- [Task description]
Please rewrite the lines starting at "From what is listed" and ending at "1886 millimetres", replacing "farthest" with "most distant" and leaving everything else unchanged.

(Questions about pictured scenes)
------------------------------------

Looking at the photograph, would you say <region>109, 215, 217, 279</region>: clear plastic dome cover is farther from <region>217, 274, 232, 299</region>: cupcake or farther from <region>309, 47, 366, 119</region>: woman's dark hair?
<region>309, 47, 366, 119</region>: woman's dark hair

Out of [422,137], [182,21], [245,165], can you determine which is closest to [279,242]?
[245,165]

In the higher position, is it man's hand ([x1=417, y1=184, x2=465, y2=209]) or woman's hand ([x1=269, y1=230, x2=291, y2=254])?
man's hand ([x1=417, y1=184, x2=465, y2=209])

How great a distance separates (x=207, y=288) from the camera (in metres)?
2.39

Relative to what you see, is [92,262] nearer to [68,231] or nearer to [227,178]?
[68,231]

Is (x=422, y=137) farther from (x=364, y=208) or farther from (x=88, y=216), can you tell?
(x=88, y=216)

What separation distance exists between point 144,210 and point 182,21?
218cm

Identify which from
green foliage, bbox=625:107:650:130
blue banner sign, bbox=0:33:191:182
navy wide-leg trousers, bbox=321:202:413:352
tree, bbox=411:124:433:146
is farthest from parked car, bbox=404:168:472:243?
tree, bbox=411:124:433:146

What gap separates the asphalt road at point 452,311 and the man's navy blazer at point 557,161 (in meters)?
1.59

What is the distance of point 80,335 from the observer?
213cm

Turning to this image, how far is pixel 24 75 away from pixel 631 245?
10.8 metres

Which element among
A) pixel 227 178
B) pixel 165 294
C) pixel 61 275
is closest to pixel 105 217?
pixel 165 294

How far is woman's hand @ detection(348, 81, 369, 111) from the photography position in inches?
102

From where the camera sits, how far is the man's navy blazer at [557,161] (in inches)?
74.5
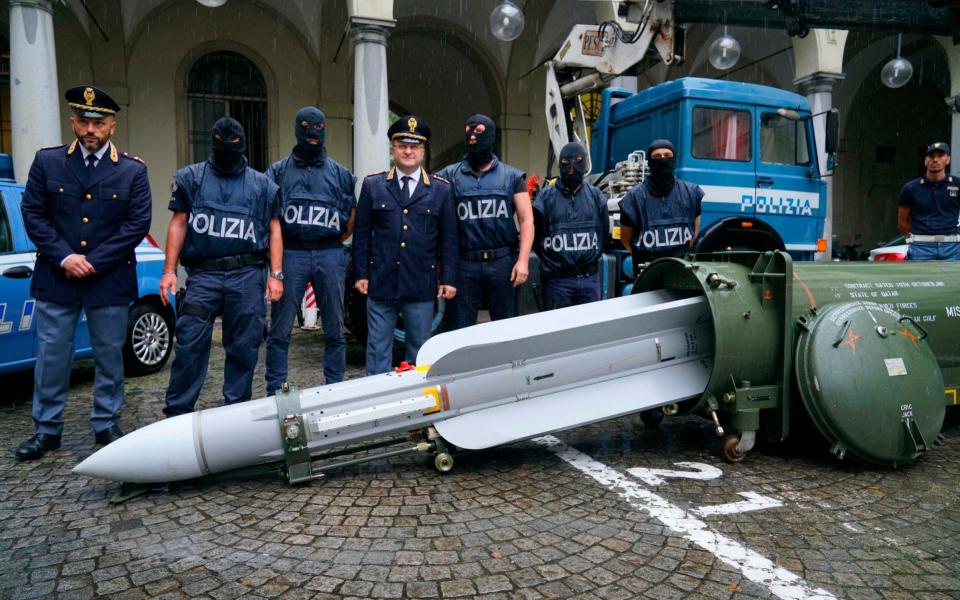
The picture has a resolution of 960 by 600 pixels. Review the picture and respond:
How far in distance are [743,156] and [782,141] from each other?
22.7 inches

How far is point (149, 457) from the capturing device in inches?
127

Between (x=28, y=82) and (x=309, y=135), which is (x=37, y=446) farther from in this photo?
(x=28, y=82)

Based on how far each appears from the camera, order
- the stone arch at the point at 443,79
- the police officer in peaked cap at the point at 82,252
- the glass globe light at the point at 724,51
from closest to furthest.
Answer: the police officer in peaked cap at the point at 82,252 → the glass globe light at the point at 724,51 → the stone arch at the point at 443,79

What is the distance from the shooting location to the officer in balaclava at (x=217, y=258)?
406cm

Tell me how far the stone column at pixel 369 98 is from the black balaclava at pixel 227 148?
6397 millimetres

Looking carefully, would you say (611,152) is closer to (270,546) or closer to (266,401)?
(266,401)

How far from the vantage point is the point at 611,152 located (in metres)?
8.20

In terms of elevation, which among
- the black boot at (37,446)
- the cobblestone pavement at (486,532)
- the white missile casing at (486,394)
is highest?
the white missile casing at (486,394)

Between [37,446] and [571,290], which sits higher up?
[571,290]

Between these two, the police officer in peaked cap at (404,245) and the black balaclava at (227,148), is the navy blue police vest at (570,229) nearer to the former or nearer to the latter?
the police officer in peaked cap at (404,245)

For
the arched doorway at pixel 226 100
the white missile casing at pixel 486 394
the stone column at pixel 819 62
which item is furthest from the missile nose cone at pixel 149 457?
the stone column at pixel 819 62

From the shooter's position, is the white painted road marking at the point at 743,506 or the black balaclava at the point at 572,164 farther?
the black balaclava at the point at 572,164

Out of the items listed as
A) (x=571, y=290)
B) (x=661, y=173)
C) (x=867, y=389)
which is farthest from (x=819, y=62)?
(x=867, y=389)

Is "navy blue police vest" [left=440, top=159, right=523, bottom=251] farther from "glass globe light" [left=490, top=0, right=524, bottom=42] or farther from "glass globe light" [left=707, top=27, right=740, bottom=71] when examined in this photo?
"glass globe light" [left=707, top=27, right=740, bottom=71]
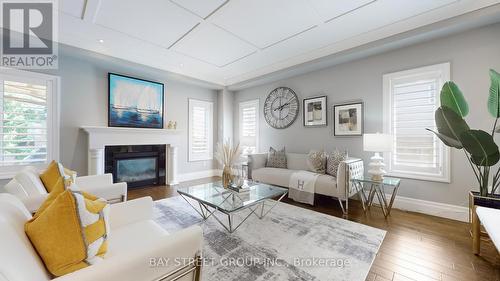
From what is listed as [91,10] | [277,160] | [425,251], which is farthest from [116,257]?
[277,160]

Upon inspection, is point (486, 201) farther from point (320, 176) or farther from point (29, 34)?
point (29, 34)

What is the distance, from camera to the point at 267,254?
1886 millimetres

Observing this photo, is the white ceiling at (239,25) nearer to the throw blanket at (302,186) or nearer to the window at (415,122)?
the window at (415,122)

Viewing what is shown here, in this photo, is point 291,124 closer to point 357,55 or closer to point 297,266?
point 357,55

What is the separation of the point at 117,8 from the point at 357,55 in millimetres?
3549

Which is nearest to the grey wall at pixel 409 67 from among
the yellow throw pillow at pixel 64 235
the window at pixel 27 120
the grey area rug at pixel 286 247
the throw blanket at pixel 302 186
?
the throw blanket at pixel 302 186

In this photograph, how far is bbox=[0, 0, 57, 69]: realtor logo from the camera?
2.39 metres

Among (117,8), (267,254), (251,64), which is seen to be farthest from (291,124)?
(117,8)

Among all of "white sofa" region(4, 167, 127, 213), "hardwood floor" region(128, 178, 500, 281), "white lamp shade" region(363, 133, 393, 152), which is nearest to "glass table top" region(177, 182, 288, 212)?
"white sofa" region(4, 167, 127, 213)

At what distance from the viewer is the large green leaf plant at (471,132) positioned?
6.17 ft

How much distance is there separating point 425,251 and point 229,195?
208 cm

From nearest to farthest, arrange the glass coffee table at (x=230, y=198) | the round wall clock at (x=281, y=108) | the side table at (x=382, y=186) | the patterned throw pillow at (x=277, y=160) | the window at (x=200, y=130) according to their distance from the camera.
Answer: the glass coffee table at (x=230, y=198), the side table at (x=382, y=186), the patterned throw pillow at (x=277, y=160), the round wall clock at (x=281, y=108), the window at (x=200, y=130)

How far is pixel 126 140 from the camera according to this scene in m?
4.14

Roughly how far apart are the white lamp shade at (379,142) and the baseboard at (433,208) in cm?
97
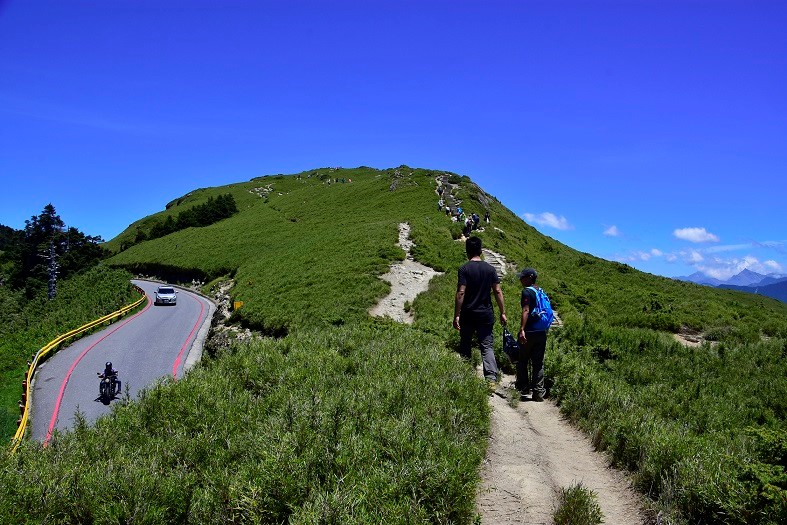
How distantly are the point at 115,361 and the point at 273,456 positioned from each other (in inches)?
1254

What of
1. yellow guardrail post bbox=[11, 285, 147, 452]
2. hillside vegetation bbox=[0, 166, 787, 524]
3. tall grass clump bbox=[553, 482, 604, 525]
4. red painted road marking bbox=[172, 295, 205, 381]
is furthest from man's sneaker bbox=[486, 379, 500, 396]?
red painted road marking bbox=[172, 295, 205, 381]

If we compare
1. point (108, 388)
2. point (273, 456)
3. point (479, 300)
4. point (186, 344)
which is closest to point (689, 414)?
point (479, 300)

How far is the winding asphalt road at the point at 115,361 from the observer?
897 inches

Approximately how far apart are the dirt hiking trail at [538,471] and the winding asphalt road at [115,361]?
520 inches

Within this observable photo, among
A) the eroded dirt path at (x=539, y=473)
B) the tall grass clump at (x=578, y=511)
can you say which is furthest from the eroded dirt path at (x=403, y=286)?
the tall grass clump at (x=578, y=511)

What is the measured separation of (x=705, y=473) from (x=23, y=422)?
2595 centimetres

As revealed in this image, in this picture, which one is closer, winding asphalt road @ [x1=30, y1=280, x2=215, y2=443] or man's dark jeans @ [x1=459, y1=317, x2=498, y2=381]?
man's dark jeans @ [x1=459, y1=317, x2=498, y2=381]

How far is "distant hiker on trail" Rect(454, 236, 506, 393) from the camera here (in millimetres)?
9617

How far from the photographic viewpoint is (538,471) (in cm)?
592

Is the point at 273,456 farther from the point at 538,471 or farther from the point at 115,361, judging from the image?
the point at 115,361

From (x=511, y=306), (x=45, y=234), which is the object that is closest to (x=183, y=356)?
(x=511, y=306)

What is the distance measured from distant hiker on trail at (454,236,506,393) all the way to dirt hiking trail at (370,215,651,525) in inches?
36.8

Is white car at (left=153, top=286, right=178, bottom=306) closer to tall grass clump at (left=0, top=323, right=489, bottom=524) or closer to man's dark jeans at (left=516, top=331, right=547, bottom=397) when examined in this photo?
tall grass clump at (left=0, top=323, right=489, bottom=524)

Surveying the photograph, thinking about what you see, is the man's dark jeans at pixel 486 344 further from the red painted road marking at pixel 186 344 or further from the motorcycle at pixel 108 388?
the motorcycle at pixel 108 388
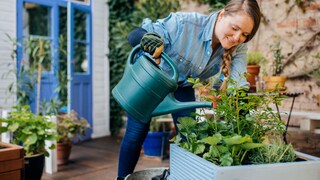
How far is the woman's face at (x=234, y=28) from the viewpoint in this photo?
116cm

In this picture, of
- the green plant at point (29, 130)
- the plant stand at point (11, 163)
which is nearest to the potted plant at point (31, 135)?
the green plant at point (29, 130)

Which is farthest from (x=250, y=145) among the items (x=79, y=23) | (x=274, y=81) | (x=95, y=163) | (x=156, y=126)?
(x=79, y=23)

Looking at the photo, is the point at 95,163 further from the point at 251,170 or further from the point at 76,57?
the point at 251,170

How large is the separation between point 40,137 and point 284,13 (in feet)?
8.01

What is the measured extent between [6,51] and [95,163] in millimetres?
1259

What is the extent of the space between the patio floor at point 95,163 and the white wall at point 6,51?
0.78m

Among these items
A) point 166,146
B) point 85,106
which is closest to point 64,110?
point 85,106

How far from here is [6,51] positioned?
10.2ft

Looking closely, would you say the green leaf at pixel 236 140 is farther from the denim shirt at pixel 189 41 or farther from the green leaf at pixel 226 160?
the denim shirt at pixel 189 41

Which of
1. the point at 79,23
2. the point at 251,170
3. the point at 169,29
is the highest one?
the point at 79,23

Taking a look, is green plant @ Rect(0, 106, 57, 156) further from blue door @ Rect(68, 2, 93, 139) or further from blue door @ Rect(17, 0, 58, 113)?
blue door @ Rect(68, 2, 93, 139)

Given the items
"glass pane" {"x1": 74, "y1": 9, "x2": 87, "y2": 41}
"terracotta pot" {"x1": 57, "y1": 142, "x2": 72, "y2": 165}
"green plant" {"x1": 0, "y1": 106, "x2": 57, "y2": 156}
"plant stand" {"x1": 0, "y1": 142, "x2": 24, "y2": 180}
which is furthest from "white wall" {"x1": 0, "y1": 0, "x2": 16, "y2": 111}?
"glass pane" {"x1": 74, "y1": 9, "x2": 87, "y2": 41}

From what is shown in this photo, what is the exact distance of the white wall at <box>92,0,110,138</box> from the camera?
4391 millimetres

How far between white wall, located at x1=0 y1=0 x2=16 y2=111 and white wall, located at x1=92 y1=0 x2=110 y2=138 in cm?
131
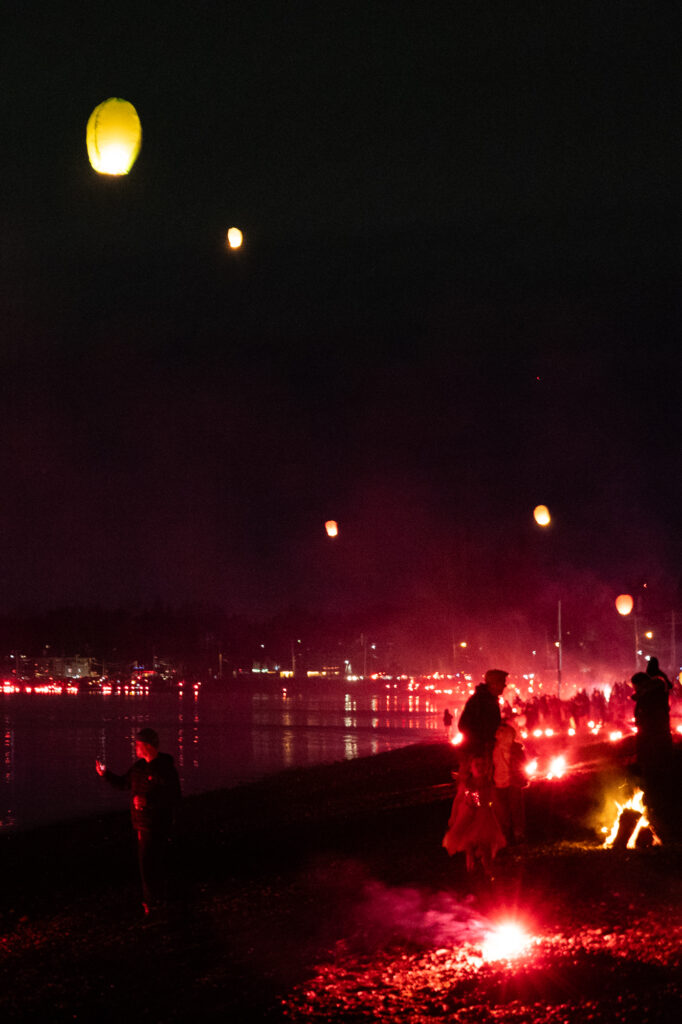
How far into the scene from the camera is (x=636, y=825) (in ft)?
43.7

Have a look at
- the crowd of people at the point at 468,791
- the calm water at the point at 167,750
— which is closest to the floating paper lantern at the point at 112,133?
the crowd of people at the point at 468,791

------------------------------------

- [Problem solution]
From what is listed as [91,10] | [277,160] | [425,251], which is most distant from [116,257]?
[277,160]

Upon inspection, is point (486, 201) farther from point (320, 176) or farther from point (29, 34)?
point (29, 34)

What is the distance, from camera to the point at 267,254?
1886 millimetres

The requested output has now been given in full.